Report slams lack of action over ethnic cleansing and asks why more sexual violence experts have not been sent to area
International plans for the potential return of 100,000 Rohingya to Myanmar without a clear understanding of their legal status, destination or willingness to return represent a grave risk, a select committee has warned.
In a tough report questioning the UK government’s strategy towards the military regime in Myanmar, the all-party international development select committee challenged ministers to “reflect on why so much evidence of discrimination, marginalisation and abuse of the Rohingya people in Myanmar was seemingly ignored for so long, rather than translated into effective action by the international community”.

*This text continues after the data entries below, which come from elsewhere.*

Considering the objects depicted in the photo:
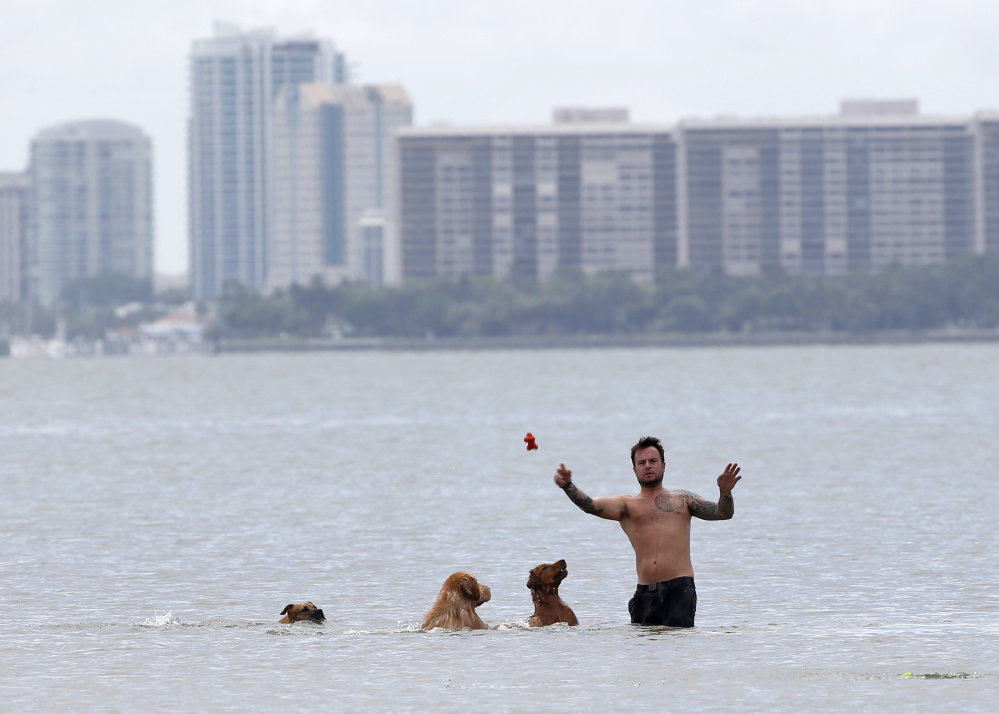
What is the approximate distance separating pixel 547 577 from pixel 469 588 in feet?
2.72

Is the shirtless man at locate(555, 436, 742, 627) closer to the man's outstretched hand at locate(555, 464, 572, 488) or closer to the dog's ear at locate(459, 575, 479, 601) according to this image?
the man's outstretched hand at locate(555, 464, 572, 488)

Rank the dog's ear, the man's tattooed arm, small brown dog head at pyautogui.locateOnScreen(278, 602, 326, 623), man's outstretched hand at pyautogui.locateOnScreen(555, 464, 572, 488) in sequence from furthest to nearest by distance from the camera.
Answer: small brown dog head at pyautogui.locateOnScreen(278, 602, 326, 623) < the dog's ear < the man's tattooed arm < man's outstretched hand at pyautogui.locateOnScreen(555, 464, 572, 488)

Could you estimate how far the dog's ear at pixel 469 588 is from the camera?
60.0 feet

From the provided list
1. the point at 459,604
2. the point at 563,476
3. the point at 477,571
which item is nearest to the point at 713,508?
the point at 563,476

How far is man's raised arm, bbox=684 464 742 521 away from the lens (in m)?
15.6

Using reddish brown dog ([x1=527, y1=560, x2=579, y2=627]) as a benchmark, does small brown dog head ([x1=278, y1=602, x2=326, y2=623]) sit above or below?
below

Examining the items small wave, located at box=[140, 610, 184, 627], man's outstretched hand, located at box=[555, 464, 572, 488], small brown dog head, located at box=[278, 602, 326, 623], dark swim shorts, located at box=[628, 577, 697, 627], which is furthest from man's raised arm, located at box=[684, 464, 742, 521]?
small wave, located at box=[140, 610, 184, 627]

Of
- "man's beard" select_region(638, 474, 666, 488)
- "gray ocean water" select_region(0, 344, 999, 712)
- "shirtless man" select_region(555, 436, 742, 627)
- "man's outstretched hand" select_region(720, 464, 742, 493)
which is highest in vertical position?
"man's outstretched hand" select_region(720, 464, 742, 493)

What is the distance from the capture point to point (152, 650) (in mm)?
19078

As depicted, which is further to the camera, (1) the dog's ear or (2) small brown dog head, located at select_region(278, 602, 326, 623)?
(2) small brown dog head, located at select_region(278, 602, 326, 623)

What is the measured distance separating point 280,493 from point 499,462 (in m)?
12.0

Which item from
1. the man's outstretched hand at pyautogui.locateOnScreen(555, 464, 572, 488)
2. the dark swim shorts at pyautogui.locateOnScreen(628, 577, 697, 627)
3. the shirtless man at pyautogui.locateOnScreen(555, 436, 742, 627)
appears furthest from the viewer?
the dark swim shorts at pyautogui.locateOnScreen(628, 577, 697, 627)

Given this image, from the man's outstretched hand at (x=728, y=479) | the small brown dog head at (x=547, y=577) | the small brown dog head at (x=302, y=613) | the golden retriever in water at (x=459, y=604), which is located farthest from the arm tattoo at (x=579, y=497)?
the small brown dog head at (x=302, y=613)

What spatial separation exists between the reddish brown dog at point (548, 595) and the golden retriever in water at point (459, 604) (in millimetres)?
510
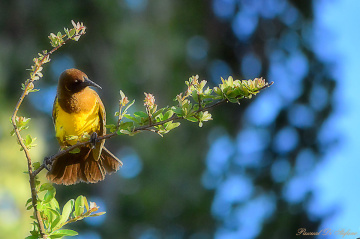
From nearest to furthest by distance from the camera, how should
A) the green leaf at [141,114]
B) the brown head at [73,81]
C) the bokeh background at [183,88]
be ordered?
the green leaf at [141,114], the brown head at [73,81], the bokeh background at [183,88]

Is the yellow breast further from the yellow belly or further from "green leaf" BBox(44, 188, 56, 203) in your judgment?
"green leaf" BBox(44, 188, 56, 203)

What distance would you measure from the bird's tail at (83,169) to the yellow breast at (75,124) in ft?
0.67

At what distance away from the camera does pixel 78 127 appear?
3168mm

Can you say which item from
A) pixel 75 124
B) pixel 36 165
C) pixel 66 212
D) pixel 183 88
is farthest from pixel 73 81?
pixel 183 88

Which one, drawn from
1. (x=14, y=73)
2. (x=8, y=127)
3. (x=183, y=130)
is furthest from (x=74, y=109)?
(x=183, y=130)

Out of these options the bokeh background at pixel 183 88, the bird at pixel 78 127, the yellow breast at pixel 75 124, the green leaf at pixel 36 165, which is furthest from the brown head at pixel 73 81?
the bokeh background at pixel 183 88

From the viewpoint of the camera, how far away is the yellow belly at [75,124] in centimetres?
315

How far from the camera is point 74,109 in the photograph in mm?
3150

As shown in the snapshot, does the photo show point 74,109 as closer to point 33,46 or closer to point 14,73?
point 14,73

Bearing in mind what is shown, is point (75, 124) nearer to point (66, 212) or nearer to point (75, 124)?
point (75, 124)

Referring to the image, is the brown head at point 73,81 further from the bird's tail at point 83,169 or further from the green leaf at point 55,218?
the green leaf at point 55,218

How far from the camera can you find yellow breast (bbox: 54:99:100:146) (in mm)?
3152

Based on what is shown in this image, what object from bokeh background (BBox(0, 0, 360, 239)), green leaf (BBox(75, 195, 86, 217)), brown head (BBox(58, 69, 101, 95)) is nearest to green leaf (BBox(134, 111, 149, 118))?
green leaf (BBox(75, 195, 86, 217))

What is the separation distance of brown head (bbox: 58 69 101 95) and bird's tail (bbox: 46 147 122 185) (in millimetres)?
402
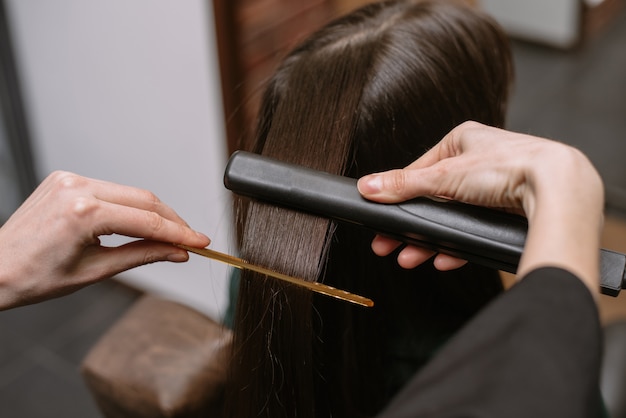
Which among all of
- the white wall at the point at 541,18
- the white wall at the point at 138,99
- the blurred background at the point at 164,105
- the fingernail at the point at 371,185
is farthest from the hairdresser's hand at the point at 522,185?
the white wall at the point at 541,18

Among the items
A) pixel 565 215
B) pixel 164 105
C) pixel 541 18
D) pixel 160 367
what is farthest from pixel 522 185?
pixel 541 18

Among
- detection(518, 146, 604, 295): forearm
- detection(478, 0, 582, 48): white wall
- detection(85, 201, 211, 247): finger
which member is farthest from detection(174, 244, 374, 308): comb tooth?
detection(478, 0, 582, 48): white wall

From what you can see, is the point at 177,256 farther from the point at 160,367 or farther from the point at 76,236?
the point at 160,367

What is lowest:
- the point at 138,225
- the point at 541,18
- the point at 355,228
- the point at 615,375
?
the point at 615,375

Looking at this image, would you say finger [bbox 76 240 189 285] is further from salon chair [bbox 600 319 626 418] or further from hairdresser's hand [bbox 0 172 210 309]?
salon chair [bbox 600 319 626 418]

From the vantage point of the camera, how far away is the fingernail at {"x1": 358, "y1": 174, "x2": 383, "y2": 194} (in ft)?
2.05

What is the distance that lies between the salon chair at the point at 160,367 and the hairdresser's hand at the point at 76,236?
0.23 meters

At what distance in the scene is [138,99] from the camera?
1994mm

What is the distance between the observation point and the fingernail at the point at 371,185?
624 mm

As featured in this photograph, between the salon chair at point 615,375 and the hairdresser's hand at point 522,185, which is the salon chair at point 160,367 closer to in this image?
the hairdresser's hand at point 522,185

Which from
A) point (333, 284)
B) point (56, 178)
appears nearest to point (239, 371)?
point (333, 284)

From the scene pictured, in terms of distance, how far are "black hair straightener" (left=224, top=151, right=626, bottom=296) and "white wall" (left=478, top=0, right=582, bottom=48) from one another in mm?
1962

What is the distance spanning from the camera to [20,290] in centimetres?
78

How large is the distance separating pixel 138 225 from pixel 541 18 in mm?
2139
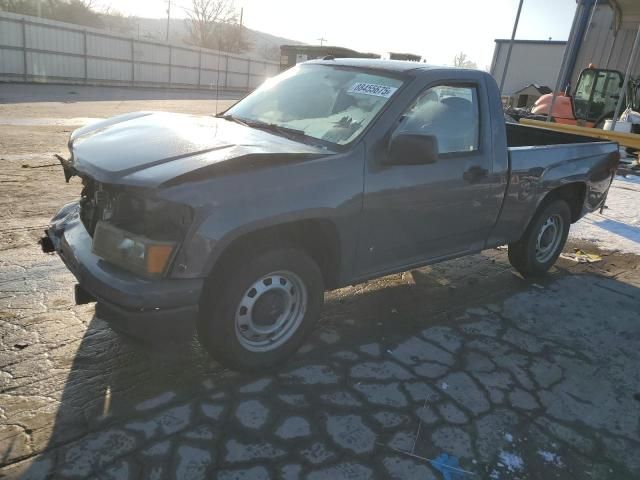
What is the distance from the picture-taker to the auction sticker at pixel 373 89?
3430mm

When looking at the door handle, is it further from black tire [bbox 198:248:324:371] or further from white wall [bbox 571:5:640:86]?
white wall [bbox 571:5:640:86]

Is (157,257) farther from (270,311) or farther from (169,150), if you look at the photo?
(270,311)

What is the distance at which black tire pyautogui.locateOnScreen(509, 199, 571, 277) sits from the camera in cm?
487

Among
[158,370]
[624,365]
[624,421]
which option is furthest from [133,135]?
[624,365]

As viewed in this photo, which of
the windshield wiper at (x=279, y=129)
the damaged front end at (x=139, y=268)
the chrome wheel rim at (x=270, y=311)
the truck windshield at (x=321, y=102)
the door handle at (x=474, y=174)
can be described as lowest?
the chrome wheel rim at (x=270, y=311)

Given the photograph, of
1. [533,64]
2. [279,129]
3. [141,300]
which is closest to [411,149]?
[279,129]

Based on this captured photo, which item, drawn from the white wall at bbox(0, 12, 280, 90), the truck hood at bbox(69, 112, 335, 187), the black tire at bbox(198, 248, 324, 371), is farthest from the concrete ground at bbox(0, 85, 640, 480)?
the white wall at bbox(0, 12, 280, 90)

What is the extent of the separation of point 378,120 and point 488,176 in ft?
3.92

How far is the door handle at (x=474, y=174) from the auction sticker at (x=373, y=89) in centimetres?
85

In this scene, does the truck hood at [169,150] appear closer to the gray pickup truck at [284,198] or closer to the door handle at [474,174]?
the gray pickup truck at [284,198]

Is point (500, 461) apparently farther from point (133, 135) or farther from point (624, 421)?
point (133, 135)

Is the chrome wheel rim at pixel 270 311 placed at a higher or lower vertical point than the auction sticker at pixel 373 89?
lower

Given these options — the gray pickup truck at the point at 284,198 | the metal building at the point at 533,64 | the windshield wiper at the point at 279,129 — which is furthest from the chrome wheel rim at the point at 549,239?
the metal building at the point at 533,64

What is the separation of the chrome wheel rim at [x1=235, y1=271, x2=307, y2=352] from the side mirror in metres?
0.98
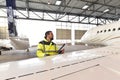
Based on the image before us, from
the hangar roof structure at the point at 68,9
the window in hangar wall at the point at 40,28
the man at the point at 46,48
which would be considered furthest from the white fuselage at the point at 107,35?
the window in hangar wall at the point at 40,28

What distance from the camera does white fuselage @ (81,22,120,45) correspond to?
7574 mm

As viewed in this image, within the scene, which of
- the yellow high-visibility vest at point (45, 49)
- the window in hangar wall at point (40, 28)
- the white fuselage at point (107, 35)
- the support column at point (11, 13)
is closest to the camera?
the yellow high-visibility vest at point (45, 49)

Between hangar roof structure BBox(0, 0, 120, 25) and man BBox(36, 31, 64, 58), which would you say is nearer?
man BBox(36, 31, 64, 58)

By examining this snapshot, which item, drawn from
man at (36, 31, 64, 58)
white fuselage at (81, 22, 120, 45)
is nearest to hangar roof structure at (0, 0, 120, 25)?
white fuselage at (81, 22, 120, 45)

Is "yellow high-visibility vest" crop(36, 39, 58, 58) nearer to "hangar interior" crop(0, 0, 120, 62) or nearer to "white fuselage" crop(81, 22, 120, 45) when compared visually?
"white fuselage" crop(81, 22, 120, 45)

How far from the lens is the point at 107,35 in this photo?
8.09 m

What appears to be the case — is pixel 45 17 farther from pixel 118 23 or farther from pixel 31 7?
pixel 118 23

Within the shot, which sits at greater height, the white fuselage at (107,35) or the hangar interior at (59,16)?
the hangar interior at (59,16)

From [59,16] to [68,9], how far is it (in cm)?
207

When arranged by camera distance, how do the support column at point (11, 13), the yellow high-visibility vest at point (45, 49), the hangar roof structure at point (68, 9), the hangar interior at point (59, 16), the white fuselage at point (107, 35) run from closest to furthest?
the yellow high-visibility vest at point (45, 49)
the white fuselage at point (107, 35)
the support column at point (11, 13)
the hangar roof structure at point (68, 9)
the hangar interior at point (59, 16)

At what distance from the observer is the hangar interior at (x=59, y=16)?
17172 millimetres

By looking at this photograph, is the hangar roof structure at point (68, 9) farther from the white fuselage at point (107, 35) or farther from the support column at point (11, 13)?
the white fuselage at point (107, 35)

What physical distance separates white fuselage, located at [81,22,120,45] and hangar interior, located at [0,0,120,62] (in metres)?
8.41

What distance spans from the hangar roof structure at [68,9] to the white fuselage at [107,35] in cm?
839
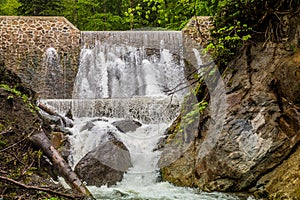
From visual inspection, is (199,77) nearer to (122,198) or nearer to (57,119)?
(122,198)

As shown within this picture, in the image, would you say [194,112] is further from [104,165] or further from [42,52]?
[42,52]

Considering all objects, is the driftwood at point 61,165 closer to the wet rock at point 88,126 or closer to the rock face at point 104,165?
the rock face at point 104,165

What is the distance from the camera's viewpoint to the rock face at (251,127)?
4062 millimetres

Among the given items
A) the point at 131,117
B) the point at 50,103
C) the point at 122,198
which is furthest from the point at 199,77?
the point at 50,103

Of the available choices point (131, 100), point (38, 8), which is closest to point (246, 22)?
point (131, 100)

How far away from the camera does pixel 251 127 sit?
4371mm

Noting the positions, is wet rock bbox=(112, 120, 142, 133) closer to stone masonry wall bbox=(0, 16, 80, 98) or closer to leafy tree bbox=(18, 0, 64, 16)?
stone masonry wall bbox=(0, 16, 80, 98)

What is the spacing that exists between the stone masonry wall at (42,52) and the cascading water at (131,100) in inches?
16.6

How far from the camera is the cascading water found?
5382mm

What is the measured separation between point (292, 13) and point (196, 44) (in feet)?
27.1

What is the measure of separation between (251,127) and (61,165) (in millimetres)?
2517

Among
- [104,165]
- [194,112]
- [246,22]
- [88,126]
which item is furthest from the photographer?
[88,126]

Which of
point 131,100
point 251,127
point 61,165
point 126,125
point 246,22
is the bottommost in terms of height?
point 126,125

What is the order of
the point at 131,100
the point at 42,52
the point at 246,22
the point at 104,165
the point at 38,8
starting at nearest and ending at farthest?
the point at 246,22, the point at 104,165, the point at 131,100, the point at 42,52, the point at 38,8
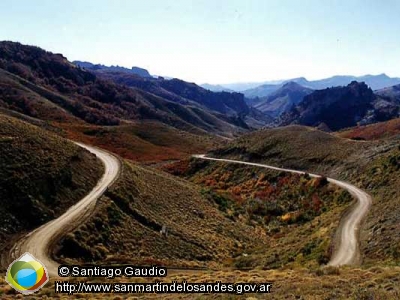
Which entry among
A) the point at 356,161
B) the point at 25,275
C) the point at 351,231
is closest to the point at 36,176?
the point at 25,275

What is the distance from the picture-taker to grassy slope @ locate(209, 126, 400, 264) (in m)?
34.3

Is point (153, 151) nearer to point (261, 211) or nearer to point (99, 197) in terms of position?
point (261, 211)

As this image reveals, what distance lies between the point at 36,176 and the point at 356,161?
192ft

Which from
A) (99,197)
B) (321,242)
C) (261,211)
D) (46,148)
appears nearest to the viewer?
(321,242)

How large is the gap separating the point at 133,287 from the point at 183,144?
146 m

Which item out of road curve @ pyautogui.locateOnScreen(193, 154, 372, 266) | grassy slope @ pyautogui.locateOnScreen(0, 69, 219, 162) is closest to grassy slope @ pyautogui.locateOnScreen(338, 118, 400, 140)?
grassy slope @ pyautogui.locateOnScreen(0, 69, 219, 162)

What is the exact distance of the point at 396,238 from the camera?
3247cm

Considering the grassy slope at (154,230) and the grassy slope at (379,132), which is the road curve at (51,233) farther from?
the grassy slope at (379,132)

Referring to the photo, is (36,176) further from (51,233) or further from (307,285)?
(307,285)

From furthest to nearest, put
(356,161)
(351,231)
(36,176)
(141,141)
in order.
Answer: (141,141)
(356,161)
(36,176)
(351,231)

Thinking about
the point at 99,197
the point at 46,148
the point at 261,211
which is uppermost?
the point at 46,148

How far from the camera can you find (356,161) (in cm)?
7400

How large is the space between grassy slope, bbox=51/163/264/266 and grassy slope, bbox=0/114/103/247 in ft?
13.9

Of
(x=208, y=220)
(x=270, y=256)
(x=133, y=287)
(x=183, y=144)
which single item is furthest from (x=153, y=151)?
(x=133, y=287)
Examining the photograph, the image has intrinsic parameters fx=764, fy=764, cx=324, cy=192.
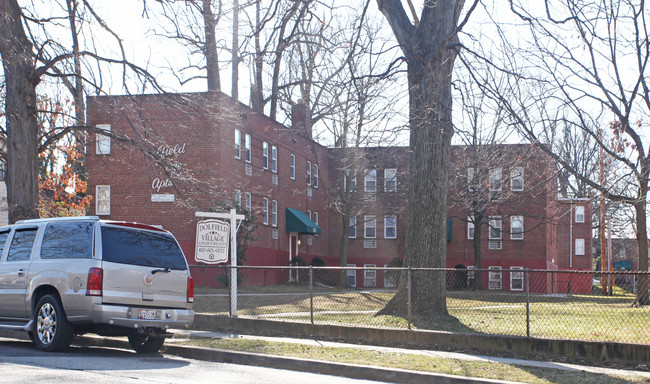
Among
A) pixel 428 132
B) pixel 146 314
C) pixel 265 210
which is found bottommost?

It said: “Conduct, described clearly as amounting to ‘ethnic cleansing’, has been regularly reported by groups such as Human Rights Watch for some years and yet nothing effective seems to have been attempted to stop it.”
It suggested ministers, in retrospect, took an over-optimistic view of how far democracy had developed in Myanmar, and in the leadership likely to be given by Nobel prize winner Aung San Suu Kyi. The report suggested that “continuing engagement” with Myanmar “seems to have been interpreted as tacit acceptance of the treatment of the Rohingya”.
The committee said the repatriation of displaced Rohingya from Bangladesh to Myanmar was well under way “without any evidence of consultation or involvement with the community”.
The select committee said: “The required conditions for the safe return of the Rohingya must include … access to fundamental human rights. Previous episodes of displacement and return of the Rohingya, and other ethnic minorities, over the last 20 years do not inspire confidence.
“It is unacceptable to propose that the Rohingya be returned to live in Burmese-run internment camps; inevitably to be faced with further privations, potential abuses and uncertain access for outside agencies; and likely only to be displaced once again if there is further violence.”
The committee also asked the government why so few of its expert sexual-violence-in-conflict team have been deployed to help the Rohingya. William Hague, when he was foreign secretary, made combatting sexual violence in conflict a major priority. It says only two full-time staff have been deployed.
The select committee released a private letter Hague sent to the Foreign Office asking ministers to send its prevention-of-sexual-violence team to Myanmar or the refugee camps in Bangladesh.